Ensuring nature positive insurance

(C) Daniel Grandfield
(C) Daniel Grandfield

Can the insurance sector help safeguard our natural capital?

By Onno van den Heuvel and Jan Kellett

Estimates show that nature and ecosystems provide over US$125 trillion per year in goods and services to the global economy. However, nature and ecosystems are in grave danger of collapsing and despite being such a valuable asset, natural capital has to date remained a marginal priority for the insurance sector.

Transferring nature and biodiversity risks to insurers can reduce the impacts of climate change and disasters through payouts that fund repair and restoration activities for both ecosystems and communities. For example, in Mexico, the authorities decided to procure insurance to protect the Mesoamerican coral reef off the coast of the Yucatan Peninsula considering that the healthy coral reef helps to sustain the local economy via tourism activities as well as prevent beach erosion. In 2020, the insurance policy paid off amid the loss to reef due to a hurricane. The rapid disbursement of funds through insurance enabled the local community members to restore the damaged reef. This also proved that when restoration activities are carried out immediately after a disaster, they can significantly minimize biodiversity losses and help vulnerable communities rebuild their lives and livelihoods.

An important and inherent assumption to insurance design is that all other interventions to minimize risks are in place, for example, in the case of critical coastal habitats, this includes maintenance of a buffer or no-build zone and appropriate regulations to prevent damage, before benefiting from insurance.
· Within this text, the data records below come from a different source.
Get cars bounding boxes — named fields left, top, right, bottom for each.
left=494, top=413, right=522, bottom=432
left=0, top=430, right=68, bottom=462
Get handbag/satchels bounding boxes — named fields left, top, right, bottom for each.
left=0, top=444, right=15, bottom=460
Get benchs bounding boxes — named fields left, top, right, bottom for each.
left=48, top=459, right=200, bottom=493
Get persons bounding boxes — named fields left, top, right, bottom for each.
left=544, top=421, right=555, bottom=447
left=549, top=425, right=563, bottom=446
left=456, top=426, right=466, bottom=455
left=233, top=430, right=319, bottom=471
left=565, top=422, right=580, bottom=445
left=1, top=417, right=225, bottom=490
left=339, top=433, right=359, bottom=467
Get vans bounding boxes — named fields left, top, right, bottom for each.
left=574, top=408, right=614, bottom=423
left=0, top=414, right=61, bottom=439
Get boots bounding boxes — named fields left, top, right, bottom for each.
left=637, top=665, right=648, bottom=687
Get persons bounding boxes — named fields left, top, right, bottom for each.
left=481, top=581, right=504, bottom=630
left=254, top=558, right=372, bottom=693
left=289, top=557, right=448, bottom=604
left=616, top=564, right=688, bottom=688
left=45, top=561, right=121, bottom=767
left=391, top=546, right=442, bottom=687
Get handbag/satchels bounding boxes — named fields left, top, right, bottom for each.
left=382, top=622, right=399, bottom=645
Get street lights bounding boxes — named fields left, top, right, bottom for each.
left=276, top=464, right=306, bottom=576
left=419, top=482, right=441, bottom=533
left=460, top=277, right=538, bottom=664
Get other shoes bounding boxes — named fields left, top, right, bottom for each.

Insuring natural capital, including reefs, forests, mangroves, can guarantee immediate post-disaster funding for restoration activities, which also helps safeguard investments being made in biodiversity conservation efforts.

To improve the management of biodiversity-related hazards to people, wildlife, habitats, and assets, UNDP’s Biodiversity Finance Initiative (BIOFIN) and the Insurance and Risk Finance Facility (IRFF), are working with governments and the insurance industry to develop solutions, technical guidance and toolkits for countries to better understand the risks and the potential of insurance in risk transfer opportunities. 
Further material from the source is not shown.